Das sehen inzwischen selbst die Grünen so, wenn sie in den Ergebnissen der Sondierungen sich mit SPD und FDP auf die "Errichtung moderner Gaskraftwerke, um den im Laufe der nächsten Jahre steigenden Strom- und Energiebedarf zu wettbewerbsfähigen Preisen zu decken" geeinigt haben. Die Kraftwerke müssen immerhin so gebaut werden, "dass sie auf klimaneutrale Gase (H2-ready) umgestellt werden können."
Das passt gut zu den beiden Nord-Stream Pipelines, die ebenfalls so ausgelegt ist, gegebenenfalls Wasserstoff transportieren zu können.
Bis es so weit ist, wird jedoch noch viel Gas durch Nord-Stream fließen, und erst recht durch Sila Sibiri (Power of Sibiria), die erste russische Pipeline nach China. Die Grünen wollen sogar, dass Russland die rostigen Rohre der Ukraine stärker befüllt – trotz des Risikos von Leckagen.

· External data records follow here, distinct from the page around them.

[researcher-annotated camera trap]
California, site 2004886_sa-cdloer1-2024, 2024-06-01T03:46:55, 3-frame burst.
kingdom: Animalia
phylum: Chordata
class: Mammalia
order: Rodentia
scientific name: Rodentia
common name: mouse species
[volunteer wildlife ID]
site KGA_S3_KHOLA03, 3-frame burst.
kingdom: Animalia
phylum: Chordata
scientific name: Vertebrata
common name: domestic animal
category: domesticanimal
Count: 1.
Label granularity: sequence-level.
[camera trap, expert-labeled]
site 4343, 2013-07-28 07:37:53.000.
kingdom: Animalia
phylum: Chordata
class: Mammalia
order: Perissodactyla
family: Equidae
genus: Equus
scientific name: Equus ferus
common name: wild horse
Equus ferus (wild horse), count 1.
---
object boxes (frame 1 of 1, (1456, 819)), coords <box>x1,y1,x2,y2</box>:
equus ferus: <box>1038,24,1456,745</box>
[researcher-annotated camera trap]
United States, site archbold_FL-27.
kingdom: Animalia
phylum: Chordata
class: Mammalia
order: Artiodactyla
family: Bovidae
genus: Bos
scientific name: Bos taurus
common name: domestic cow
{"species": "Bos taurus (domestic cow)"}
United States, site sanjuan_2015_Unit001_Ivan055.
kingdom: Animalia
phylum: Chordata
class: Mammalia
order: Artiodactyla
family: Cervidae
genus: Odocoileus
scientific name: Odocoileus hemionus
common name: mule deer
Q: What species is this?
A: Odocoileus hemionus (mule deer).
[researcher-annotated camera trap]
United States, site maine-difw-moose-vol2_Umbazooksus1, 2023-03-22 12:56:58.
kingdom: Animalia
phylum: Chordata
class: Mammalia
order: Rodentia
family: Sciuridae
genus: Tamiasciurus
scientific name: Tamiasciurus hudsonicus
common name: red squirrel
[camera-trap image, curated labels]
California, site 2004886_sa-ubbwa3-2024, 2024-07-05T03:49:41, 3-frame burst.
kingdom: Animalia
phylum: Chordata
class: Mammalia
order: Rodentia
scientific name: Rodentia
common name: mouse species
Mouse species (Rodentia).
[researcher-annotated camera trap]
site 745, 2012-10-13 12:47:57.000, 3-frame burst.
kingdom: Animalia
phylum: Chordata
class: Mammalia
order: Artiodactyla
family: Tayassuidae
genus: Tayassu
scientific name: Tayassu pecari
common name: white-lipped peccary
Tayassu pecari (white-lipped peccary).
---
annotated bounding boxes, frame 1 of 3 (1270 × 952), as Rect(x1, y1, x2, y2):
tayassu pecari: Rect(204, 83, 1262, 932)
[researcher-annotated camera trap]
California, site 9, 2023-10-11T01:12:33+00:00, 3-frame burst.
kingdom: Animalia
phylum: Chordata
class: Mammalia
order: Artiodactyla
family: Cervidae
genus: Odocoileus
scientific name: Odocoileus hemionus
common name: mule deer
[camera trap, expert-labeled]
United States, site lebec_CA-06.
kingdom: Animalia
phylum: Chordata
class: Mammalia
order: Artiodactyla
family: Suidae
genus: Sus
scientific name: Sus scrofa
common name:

Wenn es darum geht, Moskau einen reinzuwürgen, hat das sogar Vorrang vor Klimaschutz. Man kann das alles beklagen, aber jetzt rächt sich, dass trotz früher Einsichten, wie etwa bei der Rio-Konferenz 1992, die letzten 30 Jahre klimapolitisch verloren waren. Wer zu spät kommt, den bestrafen Dürre, Hochwasser, Waldbrände und Artensterben.